The center motif is based on the appliqued flowers. This flower motif is repeated in the corners.

To complete the designing of the center flower, I placed a sheet of Quilter's View Film over the quilt and used a dry erase pen. The curved cross hatching has a more modern feel. Micro stippling will make the flower pop.

The next round was the space between the center square and the flower ring. Casey liked the idea of clam shells. I gave them a modern twist by quilting them in decreasing rows.

The center is quilted with the curved cross-hatching. I changed my mind, and instead of micro-stippling behind the flower, I used my version of water.

I almost stopped here, with only the curved arcs, because I loved the motion it added to the quilt. Obviously the cross-hatching won! Then came the decreasing rows of clam shells.

Finally, the flower round. I used monofilament thread from Fil-Tec to outline every flower. I also quilted through the appliques to add dimension and to anchor each applique. With the amount of quilting in the other rounds, the applique would have puckered without it.

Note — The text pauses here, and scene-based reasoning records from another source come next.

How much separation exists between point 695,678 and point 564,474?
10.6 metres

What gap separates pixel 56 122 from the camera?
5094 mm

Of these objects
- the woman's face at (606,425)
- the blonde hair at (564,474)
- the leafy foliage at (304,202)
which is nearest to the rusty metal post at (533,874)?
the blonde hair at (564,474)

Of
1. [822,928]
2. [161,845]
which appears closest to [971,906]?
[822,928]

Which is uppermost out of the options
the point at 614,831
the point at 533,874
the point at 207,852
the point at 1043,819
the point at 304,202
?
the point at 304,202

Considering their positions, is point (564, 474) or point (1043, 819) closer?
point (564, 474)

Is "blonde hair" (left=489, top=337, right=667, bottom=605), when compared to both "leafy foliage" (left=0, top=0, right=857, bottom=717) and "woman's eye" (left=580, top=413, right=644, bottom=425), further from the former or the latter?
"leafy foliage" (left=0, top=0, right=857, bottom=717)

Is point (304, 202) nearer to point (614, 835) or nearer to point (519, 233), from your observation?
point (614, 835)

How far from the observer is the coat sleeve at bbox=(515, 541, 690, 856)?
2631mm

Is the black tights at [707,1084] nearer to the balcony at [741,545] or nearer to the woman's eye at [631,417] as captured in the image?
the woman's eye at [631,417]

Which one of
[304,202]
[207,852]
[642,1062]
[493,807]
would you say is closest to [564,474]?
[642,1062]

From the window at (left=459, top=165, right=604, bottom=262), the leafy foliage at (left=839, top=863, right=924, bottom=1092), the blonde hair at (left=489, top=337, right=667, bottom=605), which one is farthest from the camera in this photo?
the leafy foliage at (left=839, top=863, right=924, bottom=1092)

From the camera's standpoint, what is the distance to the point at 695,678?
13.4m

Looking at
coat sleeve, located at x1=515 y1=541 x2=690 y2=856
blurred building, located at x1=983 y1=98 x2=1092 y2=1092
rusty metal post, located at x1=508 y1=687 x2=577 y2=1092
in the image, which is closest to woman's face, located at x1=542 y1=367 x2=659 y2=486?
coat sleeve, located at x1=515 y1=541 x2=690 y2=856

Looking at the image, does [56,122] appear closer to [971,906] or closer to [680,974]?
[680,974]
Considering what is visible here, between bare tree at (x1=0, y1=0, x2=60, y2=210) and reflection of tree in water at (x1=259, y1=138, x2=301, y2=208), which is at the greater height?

Stippling around the flowers completed the round.

The corners that square off the flower round contain Greek keys and more clam shells.

 Each corner in the final round has a flower, water background fill and curved arcs. It took a little mind work to remember to 'spin' the arcs in the right direction in all four corners. I've started the piano keys in the final border. That wide, unquilted border will be filled with Greek Key.

And lots more pictures, just because I love how this quilt turned out!!!


I may quilt my piano keys a little different than others. I know I will be quilting half inch keys. I know that piano keys 'suck' in fabric and often shorten corner fabric. I marked 1" lines with a blue water soluble pen on the batting. I started on the outer corners and quilted the 1 inch lines on both ends, anchoring the fabric corners. I then quilted from the side to center on 1" marks and then from the other side to center. I then quilted the 1/2" lines. I also quilt my keys from off the quilt in and then straight back out, so they are double stitched. I repeated this on the sides. It may seem like extra work, but it helps me keep the quilt border width from 'shrinking' unevenly with the quilt's center.

Off the machine and ready for binding!

I'm glad I finally was able to share this quilting journey with you. It was sooooo hard to not share! I hope you have been inspired by my quilting and will try some of the patterns/ideas from Casey's book. I have some Kaffe fabric that I can't wait to use to make ME one!

Happy Quilting



  1. Ann your quilting has evolved into such unbelievable designs! I love what you did with this quilt and thank you for describing how you worked on each step. I would give anything to be able to quilt like you!

    1. Thank you Toby. This quilt was really a joy to work on, all the quilting space!

  2. Your quilting on this is stunning, Ann (and I've heard the same from pretty much everyone I've shown the book to)! Thank you for sharing a behind-the-scenes peek at your process, and for adding your magic to this piece!

    1. Thank you Casey. You gave me the freedom to just be creative and play. I'm looking forward to our next collaboration!

  3. Ann this is a beautiful story and a beautiful journey. Your quilt designing is magnificent.

    1. Thank you Tea. I hope to see you at our next Longarm meeting.